======== Trecho

Para desconstruir padrões e idéias mesmas, apresentar o incomum, ousar, usar, expressar. Para dizer o que realmente se sente. Para quebrar a casca. Para libertar-se.
O velhinho de uma narina só e a cara afundada, provavelmente, devido a um câncer tipo aqueles que deu no Freud, ficava de cabeça baixa. Era horrível ficar olhando aquilo.
Depois de muito tempo ali sentado, esperando lendo e ouvindo as reclamações dos que ali também esperavam, alguém grita meu nome da sala 6, vou entrando na sala quando também entra uma enfermeira trazendo para o dr. M. um monte de papel para ele preencher e assinar. Paro no meio da sala e entro em conflito. Não sei se continuo ou se volto e saio da sala esperando a enfermeira terminar o assunto com o dr. decido continuar e sento na cadeira em frente a mesa de atendimento enquanto aquele atende as solicitações da enfermeira e quando esta sai, entra outra e como se eu não existisse toma o dr. para ela por mais uns seis a dez minutos.. chegam até a discutir um caso decidindo que o fulano deveria tomar 30 gotas de não sei o que e ela diz que não tinha não sei o que em gotas e ele manda que seja dado comprimidos... e, enfim ela vai embora e o dr. olha pra mim e diz - bom, agora é sua vez...
Se eu não desse uma ênfase na dor no peito, nem raio-x teria feito. Acontece que ele foi tão apressado com a consulta que me esqueci de relatar as dores de garganta, de cabeça e as dores pelo corpo. Comecei a falar do nariz congestionado e da tosse! Enfatizei a dor no peito e ele mandou-me pro raio-x.

================
======== Material fornecido

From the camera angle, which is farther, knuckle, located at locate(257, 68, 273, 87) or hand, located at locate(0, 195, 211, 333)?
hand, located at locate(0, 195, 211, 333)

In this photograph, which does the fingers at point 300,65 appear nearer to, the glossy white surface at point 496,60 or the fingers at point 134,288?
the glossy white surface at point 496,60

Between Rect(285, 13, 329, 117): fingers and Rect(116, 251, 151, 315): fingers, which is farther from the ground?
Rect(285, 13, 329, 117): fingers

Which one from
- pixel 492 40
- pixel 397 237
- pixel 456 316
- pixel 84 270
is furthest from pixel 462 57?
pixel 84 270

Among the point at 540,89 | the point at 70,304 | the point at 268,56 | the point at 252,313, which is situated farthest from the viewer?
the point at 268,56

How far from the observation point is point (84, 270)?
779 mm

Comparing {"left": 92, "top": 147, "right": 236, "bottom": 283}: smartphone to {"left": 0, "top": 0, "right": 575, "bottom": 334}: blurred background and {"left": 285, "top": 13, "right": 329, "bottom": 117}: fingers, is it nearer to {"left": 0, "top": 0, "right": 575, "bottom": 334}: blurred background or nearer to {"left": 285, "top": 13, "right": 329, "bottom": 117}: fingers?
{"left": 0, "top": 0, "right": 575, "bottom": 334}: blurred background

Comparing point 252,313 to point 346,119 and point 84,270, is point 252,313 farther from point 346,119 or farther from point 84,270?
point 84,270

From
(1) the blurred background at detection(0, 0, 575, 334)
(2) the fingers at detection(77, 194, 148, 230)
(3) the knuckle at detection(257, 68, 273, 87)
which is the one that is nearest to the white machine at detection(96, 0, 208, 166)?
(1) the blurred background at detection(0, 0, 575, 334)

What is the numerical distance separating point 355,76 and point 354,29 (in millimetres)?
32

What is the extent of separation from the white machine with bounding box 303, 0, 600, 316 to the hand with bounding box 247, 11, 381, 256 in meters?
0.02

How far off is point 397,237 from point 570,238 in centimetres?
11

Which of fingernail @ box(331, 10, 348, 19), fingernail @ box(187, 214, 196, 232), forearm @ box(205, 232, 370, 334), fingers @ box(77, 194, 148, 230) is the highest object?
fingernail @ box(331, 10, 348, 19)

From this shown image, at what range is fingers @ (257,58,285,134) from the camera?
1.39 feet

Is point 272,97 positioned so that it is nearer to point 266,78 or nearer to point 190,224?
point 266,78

================

Reproduza sem alterações a parte do relato da consulta que vai de "Se eu não desse" até "mandou-me pro raio-x.", inclusive.

Se eu não desse uma ênfase na dor no peito, nem raio-x teria feito. Acontece que ele foi tão apressado com a consulta que me esqueci de relatar as dores de garganta, de cabeça e as dores pelo corpo. Comecei a falar do nariz congestionado e da tosse! Enfatizei a dor no peito e ele mandou-me pro raio-x.